Due to our time crunch, we decided to hit stores in close proximity to each other. First was Union on Canyon Road. Union has beautiful bits and pieces (some of them quite large) of industrial salvage resting in their parking lot and inside the shop. There are gym lockers, pieces of machinery, school first aid boxes, signage, railroad spikes. Kristin had already seen a ladder used for storage like this, and liked the idea of stacking the metal drawers in Pic 1 on a ladder or ladders.

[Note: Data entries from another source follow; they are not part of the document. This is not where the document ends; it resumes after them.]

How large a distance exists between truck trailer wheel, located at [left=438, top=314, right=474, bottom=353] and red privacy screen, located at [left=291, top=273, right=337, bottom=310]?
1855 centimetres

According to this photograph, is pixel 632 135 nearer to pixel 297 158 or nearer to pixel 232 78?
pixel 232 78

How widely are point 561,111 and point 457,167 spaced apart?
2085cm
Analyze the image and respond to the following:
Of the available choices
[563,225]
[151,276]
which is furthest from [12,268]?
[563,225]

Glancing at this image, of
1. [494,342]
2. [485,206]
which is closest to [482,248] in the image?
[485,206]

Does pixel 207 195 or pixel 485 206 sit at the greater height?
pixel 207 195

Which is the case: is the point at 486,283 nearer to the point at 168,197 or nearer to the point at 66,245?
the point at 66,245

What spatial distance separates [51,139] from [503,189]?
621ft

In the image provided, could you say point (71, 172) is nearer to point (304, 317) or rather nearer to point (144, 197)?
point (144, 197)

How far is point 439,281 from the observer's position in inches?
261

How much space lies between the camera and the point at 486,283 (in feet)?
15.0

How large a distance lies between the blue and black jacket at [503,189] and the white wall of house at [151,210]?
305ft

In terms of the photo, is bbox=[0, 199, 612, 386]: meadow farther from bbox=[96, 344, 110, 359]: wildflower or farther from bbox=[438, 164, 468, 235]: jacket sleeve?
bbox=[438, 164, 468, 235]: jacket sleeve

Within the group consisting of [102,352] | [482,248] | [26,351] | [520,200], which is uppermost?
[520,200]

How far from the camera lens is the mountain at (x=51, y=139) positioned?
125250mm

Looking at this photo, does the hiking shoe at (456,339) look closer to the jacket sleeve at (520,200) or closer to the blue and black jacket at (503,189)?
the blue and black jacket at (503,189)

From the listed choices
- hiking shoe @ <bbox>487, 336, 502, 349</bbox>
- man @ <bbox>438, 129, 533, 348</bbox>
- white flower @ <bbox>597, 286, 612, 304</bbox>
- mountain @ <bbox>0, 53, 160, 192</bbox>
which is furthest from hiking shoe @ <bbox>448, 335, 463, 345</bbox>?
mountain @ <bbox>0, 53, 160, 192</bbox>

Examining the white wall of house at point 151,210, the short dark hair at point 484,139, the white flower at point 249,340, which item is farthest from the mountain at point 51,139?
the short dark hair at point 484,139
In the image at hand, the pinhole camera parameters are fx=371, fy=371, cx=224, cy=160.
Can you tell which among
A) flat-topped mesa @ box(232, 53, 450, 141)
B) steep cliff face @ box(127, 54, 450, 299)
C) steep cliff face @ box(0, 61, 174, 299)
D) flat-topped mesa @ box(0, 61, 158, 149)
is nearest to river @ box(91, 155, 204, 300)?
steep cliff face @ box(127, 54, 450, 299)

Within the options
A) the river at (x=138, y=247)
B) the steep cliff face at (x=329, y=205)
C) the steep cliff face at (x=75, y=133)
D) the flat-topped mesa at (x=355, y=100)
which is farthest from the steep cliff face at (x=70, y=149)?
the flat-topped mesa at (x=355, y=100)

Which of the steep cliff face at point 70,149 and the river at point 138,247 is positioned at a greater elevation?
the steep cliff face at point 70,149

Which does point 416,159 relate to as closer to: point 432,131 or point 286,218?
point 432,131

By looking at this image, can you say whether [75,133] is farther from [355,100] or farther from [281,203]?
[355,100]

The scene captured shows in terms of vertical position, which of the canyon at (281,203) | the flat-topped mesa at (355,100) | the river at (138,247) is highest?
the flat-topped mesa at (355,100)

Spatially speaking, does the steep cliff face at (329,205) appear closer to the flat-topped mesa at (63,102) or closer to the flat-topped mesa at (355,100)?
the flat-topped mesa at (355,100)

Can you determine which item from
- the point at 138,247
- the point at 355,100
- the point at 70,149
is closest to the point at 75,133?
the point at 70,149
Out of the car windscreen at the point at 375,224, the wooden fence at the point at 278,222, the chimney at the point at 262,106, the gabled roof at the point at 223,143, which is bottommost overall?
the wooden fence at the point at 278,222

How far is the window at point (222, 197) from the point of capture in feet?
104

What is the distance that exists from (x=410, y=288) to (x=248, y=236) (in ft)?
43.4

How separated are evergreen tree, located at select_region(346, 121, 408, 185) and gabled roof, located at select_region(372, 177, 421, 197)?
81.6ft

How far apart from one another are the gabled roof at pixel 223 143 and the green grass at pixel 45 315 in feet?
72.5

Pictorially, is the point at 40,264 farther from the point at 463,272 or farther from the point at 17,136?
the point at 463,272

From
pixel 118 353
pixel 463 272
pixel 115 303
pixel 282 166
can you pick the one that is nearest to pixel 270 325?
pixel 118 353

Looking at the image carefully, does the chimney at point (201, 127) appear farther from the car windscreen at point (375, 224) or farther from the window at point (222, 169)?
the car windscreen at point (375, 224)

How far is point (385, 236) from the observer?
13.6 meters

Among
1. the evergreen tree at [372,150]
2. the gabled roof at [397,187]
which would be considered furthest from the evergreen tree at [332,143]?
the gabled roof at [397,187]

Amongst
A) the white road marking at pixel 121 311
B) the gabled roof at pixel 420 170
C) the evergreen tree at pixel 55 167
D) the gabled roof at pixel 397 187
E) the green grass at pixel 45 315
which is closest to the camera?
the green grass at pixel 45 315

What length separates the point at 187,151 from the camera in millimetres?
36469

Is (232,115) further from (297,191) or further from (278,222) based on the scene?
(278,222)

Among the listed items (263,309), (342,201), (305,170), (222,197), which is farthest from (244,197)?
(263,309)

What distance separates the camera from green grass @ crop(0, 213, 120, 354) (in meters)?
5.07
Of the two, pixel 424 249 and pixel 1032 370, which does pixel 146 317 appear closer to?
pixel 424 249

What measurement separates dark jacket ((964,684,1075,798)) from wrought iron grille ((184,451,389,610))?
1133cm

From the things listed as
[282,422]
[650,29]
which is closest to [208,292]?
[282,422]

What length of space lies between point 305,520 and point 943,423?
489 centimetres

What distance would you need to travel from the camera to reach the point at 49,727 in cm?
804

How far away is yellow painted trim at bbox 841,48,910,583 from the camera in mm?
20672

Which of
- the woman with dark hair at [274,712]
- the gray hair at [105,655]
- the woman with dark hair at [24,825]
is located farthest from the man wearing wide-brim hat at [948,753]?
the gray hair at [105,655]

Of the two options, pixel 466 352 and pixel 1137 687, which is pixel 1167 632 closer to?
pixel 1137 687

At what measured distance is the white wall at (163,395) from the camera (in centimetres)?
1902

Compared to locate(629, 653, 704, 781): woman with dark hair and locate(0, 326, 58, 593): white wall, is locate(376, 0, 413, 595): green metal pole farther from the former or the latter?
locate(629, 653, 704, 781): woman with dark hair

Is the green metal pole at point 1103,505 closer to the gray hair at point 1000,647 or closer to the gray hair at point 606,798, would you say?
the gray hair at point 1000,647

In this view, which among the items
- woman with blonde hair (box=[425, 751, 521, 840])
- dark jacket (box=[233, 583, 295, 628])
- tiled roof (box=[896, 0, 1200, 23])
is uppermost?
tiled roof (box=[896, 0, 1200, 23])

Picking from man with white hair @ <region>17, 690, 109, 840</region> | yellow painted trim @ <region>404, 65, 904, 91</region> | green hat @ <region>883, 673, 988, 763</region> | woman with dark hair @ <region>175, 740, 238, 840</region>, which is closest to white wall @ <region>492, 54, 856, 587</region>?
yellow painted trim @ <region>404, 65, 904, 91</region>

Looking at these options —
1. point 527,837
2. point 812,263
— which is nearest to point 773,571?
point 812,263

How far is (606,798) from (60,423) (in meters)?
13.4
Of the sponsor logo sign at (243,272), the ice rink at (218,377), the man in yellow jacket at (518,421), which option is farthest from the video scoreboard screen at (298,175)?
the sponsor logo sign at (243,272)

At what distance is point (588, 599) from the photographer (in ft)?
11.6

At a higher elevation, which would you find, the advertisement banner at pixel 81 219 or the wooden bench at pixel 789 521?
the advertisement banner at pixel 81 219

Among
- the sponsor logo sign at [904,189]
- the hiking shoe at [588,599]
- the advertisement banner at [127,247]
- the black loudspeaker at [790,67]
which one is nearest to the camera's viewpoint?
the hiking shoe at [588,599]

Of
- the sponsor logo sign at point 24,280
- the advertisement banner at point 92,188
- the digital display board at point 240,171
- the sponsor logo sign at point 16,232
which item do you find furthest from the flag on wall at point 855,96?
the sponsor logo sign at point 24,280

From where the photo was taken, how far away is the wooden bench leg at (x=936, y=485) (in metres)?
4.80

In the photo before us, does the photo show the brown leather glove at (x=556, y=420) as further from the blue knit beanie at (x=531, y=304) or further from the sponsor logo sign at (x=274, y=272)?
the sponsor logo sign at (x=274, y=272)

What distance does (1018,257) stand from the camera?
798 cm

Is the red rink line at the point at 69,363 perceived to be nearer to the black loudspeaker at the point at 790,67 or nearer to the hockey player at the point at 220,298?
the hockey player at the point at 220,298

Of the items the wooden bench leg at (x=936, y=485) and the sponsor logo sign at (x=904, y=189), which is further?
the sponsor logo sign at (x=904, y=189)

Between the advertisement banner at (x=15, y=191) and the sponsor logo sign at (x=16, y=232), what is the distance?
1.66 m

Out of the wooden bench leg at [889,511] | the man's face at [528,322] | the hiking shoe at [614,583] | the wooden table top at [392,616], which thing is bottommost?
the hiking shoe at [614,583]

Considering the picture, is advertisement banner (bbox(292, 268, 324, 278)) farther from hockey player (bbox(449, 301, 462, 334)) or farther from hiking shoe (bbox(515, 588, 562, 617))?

The drawer idea has many benefits. First, you can organize them. Soft drinks in the drawers on the left, mixers in the middle, alcohol on the right. Also, these drawers are metal, and they're already perforated. They can be filled with ice, and will drain on their own. (Super cool feature!) The ladder idea can be modified as well to give more space, like this. By using two ladders you create a middle space, infinitely helpful for an outdoor bar. Why? Well, because it creates a buffet area. Or a prep space. Room for snacks. For whatever you want.

(We also found the filing cabinet in Pic 2. Wouldn't this make a fabulous indoor bar for bottle and glass storage? Of course, it would also be good outside with holes drilled in the drawers for draining ice. If you added casters, it would even be mobile.)

Next we went to the Beaverton Habitat for Humanity Restore. The Restore is a blast. If you're going in to brainstorm, get ready to have a good time. There's so much random stuff in a Restore that creative juices always start to boil. First we came across all these desks (see Pic 3), generally priced at $5 or $10 a desk. We noted how they could be used similarly to the ladders, with boards connecting two of them at the writing surface, at the chair, and at the basket under the desk. While we were thinking this through, an employee came over and told us that all desks were half off - $2.50 or $5 each! It was hard to restrain ourselves from filling the car. Next we checked out the sink situation, as Kristin has not ruled out some type of small cabinet that could be retrofitted to hold a sink. And guess what! The sink in Pic 4 was only $5. Small victories!

My bottom line recommendation? Go shopping for your salvaged bar with a friend who has more willpower than I do. There are so many salvage options out there that the end product combos are endless. If you don't have willpower, you'll end up with enough inventory to open a store (which could be fun, too). Kristin has willpower. First she's going to go raid her mom's garage. She believes there are ladders hiding in there. Maybe even vintage ladders. What she finds will determine her next purchases. What a great plan!